= Exercise brief =
Render the entries from the first line up to and including the line containing "администрация моего учебного" as a JSON list of strings, one string per line, with blank lines omitted.

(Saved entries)
________________________
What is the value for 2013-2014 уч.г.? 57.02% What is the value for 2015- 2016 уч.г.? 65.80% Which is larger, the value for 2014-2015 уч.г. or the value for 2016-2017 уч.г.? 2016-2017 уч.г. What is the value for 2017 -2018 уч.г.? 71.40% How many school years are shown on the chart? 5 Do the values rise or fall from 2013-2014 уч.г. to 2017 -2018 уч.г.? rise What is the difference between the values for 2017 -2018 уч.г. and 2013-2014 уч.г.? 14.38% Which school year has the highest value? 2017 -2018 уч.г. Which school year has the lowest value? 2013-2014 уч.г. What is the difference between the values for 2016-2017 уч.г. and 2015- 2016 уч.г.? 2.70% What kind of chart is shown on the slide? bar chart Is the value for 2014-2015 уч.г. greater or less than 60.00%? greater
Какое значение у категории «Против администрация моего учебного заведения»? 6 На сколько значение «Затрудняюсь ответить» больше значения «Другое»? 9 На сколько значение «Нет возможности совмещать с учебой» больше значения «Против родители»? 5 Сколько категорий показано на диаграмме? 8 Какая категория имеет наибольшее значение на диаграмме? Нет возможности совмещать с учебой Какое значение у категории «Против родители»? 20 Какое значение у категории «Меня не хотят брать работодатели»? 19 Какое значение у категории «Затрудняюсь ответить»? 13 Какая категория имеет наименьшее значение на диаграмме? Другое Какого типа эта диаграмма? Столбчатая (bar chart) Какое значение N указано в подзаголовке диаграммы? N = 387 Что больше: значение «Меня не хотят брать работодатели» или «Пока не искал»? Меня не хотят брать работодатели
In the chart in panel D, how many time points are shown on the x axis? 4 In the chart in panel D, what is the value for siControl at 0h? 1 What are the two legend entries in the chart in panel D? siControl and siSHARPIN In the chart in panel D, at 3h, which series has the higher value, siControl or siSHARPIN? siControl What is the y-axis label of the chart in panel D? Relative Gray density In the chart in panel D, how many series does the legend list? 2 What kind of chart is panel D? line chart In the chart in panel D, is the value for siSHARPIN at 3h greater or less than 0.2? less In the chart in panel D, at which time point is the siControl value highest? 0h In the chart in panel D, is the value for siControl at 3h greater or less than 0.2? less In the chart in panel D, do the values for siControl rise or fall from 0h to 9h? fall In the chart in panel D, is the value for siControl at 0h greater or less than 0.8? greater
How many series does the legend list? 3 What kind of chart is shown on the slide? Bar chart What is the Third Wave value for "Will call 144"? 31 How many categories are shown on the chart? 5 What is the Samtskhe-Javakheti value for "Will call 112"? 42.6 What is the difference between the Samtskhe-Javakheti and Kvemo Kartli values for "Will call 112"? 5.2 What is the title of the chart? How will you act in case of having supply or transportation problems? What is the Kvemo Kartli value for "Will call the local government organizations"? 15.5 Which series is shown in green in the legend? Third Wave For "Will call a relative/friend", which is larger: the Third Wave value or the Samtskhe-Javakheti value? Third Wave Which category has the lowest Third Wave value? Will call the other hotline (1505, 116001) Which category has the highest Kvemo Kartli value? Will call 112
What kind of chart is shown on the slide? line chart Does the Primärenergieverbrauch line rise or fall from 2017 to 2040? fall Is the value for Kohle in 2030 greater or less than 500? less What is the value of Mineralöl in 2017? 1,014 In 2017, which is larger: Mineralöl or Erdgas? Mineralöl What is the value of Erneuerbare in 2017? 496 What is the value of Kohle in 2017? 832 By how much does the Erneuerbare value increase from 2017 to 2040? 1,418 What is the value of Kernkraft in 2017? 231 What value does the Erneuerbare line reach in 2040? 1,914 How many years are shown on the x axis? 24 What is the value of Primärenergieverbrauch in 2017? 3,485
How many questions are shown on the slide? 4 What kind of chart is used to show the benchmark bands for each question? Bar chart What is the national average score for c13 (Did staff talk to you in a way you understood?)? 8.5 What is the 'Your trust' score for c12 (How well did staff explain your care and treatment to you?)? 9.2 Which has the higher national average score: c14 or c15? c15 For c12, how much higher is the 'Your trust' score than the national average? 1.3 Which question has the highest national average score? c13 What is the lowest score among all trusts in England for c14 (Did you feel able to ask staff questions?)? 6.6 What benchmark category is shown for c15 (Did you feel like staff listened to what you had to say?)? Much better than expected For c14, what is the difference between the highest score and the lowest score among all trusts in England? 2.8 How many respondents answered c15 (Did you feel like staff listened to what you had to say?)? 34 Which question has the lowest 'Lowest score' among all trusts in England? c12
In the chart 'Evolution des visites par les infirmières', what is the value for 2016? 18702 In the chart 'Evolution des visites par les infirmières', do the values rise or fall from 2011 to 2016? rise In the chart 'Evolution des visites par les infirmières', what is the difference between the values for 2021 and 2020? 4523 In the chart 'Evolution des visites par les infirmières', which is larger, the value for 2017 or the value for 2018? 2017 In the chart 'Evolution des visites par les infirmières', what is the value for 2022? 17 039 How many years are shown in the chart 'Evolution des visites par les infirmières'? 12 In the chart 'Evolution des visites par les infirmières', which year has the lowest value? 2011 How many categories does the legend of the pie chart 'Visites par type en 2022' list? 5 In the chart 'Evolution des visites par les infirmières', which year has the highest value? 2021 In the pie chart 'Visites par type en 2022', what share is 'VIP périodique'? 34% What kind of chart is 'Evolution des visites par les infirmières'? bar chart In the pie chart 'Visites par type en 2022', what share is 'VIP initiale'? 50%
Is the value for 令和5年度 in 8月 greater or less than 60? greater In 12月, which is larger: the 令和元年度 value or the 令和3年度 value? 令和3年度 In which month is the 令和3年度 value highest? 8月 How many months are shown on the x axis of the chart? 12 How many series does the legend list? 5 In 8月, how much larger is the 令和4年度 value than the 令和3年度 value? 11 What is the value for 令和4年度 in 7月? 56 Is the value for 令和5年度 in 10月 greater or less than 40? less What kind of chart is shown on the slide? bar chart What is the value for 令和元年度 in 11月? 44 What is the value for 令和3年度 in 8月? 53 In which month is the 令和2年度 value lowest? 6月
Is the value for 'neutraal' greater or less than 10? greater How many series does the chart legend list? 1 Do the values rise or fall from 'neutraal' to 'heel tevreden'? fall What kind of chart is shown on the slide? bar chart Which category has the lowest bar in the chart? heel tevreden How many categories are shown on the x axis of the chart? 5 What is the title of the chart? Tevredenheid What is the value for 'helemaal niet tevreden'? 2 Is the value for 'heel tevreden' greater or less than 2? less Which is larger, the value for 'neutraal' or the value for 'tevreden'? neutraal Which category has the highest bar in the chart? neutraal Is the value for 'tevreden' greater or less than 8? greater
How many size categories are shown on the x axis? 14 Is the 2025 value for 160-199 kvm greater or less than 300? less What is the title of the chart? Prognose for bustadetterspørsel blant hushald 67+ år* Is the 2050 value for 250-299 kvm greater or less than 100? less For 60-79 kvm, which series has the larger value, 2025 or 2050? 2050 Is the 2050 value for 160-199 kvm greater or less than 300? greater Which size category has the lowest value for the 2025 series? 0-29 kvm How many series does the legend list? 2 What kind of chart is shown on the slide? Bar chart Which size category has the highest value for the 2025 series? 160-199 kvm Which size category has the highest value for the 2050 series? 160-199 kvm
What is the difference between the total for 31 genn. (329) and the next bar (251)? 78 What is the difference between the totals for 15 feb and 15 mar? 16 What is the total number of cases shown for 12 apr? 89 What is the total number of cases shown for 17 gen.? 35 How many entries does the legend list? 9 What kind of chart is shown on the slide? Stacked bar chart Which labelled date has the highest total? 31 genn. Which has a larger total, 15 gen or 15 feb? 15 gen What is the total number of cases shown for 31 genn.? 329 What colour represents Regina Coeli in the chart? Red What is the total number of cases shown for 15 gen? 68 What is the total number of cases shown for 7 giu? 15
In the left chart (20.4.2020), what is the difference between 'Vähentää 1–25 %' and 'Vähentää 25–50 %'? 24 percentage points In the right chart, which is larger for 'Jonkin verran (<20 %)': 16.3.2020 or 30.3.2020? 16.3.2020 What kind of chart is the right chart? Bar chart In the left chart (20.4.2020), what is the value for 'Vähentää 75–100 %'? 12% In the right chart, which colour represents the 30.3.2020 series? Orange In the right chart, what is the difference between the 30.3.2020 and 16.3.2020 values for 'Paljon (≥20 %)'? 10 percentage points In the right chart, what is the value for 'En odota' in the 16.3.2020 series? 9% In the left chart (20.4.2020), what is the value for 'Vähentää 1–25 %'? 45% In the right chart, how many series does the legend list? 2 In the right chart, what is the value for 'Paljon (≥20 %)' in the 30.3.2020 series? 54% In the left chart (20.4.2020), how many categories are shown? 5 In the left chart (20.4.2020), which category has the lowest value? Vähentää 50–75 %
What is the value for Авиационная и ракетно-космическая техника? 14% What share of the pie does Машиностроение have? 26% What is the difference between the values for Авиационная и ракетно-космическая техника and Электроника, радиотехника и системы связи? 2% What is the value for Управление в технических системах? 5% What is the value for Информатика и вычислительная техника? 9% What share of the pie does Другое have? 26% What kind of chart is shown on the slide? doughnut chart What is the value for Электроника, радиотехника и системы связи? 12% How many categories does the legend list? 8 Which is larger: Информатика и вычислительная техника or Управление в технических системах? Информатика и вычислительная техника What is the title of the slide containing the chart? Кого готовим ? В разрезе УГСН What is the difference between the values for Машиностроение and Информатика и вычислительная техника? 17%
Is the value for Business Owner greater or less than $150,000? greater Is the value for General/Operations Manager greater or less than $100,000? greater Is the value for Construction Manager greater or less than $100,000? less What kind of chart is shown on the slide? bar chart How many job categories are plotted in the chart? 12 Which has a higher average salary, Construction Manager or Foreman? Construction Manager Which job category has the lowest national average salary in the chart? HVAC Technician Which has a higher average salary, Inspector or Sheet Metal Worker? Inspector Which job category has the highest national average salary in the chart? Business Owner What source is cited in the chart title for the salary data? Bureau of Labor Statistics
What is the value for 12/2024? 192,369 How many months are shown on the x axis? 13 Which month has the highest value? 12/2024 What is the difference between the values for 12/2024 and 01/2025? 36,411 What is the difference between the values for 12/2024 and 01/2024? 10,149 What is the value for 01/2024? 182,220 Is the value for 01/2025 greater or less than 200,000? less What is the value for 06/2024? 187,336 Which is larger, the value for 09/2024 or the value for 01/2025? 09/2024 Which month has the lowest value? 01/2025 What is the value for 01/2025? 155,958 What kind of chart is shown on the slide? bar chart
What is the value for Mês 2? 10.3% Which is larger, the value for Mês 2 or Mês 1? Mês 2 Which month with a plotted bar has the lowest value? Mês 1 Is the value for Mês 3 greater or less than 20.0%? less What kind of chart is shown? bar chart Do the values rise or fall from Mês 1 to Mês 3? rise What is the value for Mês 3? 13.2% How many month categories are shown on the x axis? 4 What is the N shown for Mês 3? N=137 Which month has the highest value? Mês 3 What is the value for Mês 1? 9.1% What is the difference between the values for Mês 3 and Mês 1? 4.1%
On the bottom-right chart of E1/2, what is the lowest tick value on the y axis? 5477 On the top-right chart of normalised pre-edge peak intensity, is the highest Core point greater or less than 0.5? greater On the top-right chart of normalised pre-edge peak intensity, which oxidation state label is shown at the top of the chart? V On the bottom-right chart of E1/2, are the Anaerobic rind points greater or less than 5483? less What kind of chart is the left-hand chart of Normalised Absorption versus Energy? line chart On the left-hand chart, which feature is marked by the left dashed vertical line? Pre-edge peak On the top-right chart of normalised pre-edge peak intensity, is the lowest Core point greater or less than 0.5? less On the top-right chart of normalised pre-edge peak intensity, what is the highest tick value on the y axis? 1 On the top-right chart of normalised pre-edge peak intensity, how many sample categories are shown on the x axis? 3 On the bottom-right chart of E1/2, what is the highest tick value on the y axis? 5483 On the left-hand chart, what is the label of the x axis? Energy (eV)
________________________
= Answer box =
[
  "What is the value for 2013-2014 уч.г.? 57.02% What is the value for 2015- 2016 уч.г.? 65.80% Which is larger, the value for 2014-2015 уч.г. or the value for 2016-2017 уч.г.? 2016-2017 уч.г. What is the value for 2017 -2018 уч.г.? 71.40% How many school years are shown on the chart? 5 Do the values rise or fall from 2013-2014 уч.г. to 2017 -2018 уч.г.? rise What is the difference between the values for 2017 -2018 уч.г. and 2013-2014 уч.г.? 14.38% Which school year has the highest value? 2017 -2018 уч.г. Which school year has the lowest value? 2013-2014 уч.г. What is the difference between the values for 2016-2017 уч.г. and 2015- 2016 уч.г.? 2.70% What kind of chart is shown on the slide? bar chart Is the value for 2014-2015 уч.г. greater or less than 60.00%? greater",
  "Какое значение у категории «Против администрация моего учебного заведения»? 6 На сколько значение «Затрудняюсь ответить» больше значения «Другое»? 9 На сколько значение «Нет возможности совмещать с учебой» больше значения «Против родители»? 5 Сколько категорий показано на диаграмме? 8 Какая категория имеет наибольшее значение на диаграмме? Нет возможности совмещать с учебой Какое значение у категории «Против родители»? 20 Какое значение у категории «Меня не хотят брать работодатели»? 19 Какое значение у категории «Затрудняюсь ответить»? 13 Какая категория имеет наименьшее значение на диаграмме? Другое Какого типа эта диаграмма? Столбчатая (bar chart) Какое значение N указано в подзаголовке диаграммы? N = 387 Что больше: значение «Меня не хотят брать работодатели» или «Пока не искал»? Меня не хотят брать работодатели"
]